• [DATA]:
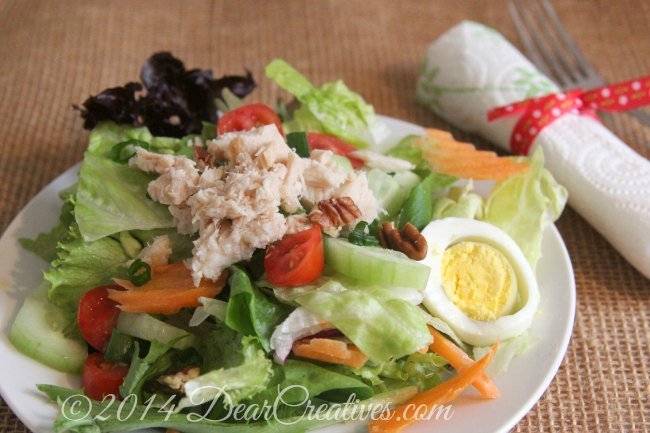 Salad on a plate with napkin and fork_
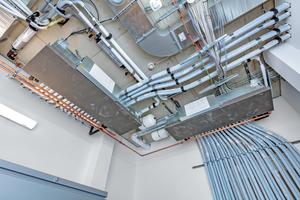 """<div class=""""bildtitel"""">Die HBC-Controller übernehmen den Wärmeaustausch zwischen den kältemittelgeführten Außenkreisläufen und den wasserbasierten Innenkreisläufen. Alle Rohrleitungen, die durch das Gebäude führen, sind mit Wasser befüllt.</div>"""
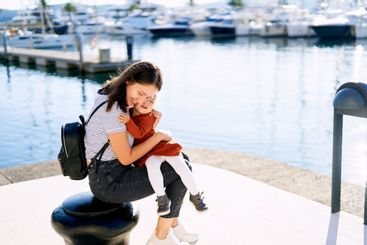 Young woman is hugging her daughter tight while sitting...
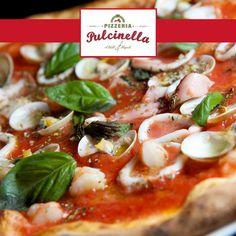 Frutti di Mare pizza - For all seafood lovers this is a tomato based sauce with fresh calamari, prawns, clams, garlic and oregano... pulcinelladubai.com   800 PIZZERIA. #Prawns #delicious #pizza #gnamgnam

• [ASSIGNMENT]:
Without the pictures, transcribe exactly the lines above from the one containing "Young woman is" through the last.

• [SOLUTION TO THIS EXERCISE]:
 Young woman is hugging her daughter tight while sitting...
 Frutti di Mare pizza - For all seafood lovers this is a tomato based sauce with fresh calamari, prawns, clams, garlic and oregano... pulcinelladubai.com   800 PIZZERIA. #Prawns #delicious #pizza #gnamgnam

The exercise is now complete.